IRMANDADE DA ADAGA NEGRA – 5° LIVRO – AMANTE LIBERADO

DE: J. R. WARD

IRMANDADE DA ADAGA NEGRA 5° LIVRO – VISHOUS

 

       “—Não me sinto nada bem com esta calça de couro.

       Vishous levantou a vista do grupo de computadores. Butch Ou’Neal estava de pé na sala do Pit com um par de calças de couro sobre as coxas e uma expressão de deve estar brincando  no rosto.

      —Não ficaramm bem? —perguntou V a seu companheiro de quarto.

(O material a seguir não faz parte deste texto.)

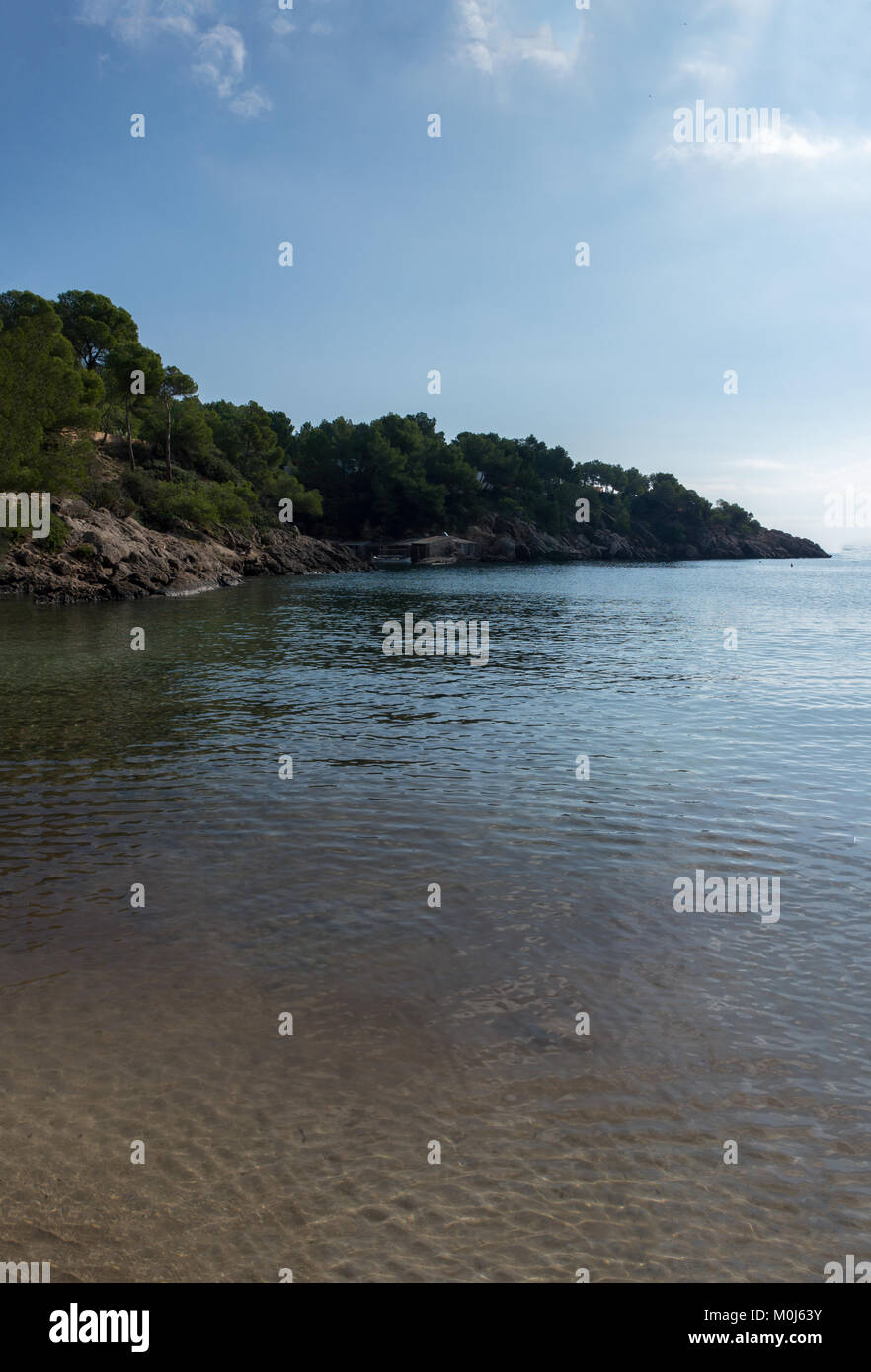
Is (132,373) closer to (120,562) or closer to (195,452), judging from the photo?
(195,452)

       —Esse não é o problema. Não se ofenda, mas são raros os que gostam de se vestir como os Village People —Butch levantou os fortes braços e caminhou em círculo, a luz refletindo-se em seu peito nu— Quero dizer, olha isso.

        —São para lutar, não para estar na moda.

      —Também são as saias escocesas, mas não me vê  enrolando um tartán.

      —E dou graças a Deus por isso. Tem as pernas muito arqueadas para pôr essa merda.

      Butch assumiu uma expressão aborrecida.

       —Me morda o traseiro.

       Eu gostaria, pensou V.

      Encolhendo os ombros foi em busca de seu pacote de tabaco turco. Enquanto tirava o papel para enrolar, depositava uma linha, e a atava até transformá-la em um cigarro, fez o que passava muito tempo fazendo: recordou a si mesmo que Butch estava felizmente emparelhado com o amor de sua vida, e que, mesmo que não estivesse, ele não jogava nesse time.

      Enquanto o acendia e inalava, tratou de não olhar o poli e falhou. Maldita visão periférica. Sempre acontecia o mesmo.

     Homem, era um estranho pervertido. Especialmente dado quão unidos estavam. Nos últimos nove meses se aproximou do Butch mais que a ninguém que tivesse conhecido em seus trezentos anos de vida. Morava com o macho, embebedava-se com ele, exercitava-se com ele. Tinha atravessado a morte, vida, profecias e destino com ele. Tinha-o ajudado a romper as leis da natureza para converter o cara de humano a vampiro, além disso o curava quando usava seu poder especial com os inimigos da raça. Também o tinha proposto como membro da Irmandade… e esteve a seu lado quando se emparelhou com sua shellan.

   Enquanto Butch passeava como se estivesse tratando de acostumar-se às calças de couro, V olhou fixamente as sete letras que estavam gravadas em suas costas em idioma antigo: MARISSA. V tinha gravado os dois A, e tinham ficado bem, apesar do fato de sua mão tremer todo o tempo.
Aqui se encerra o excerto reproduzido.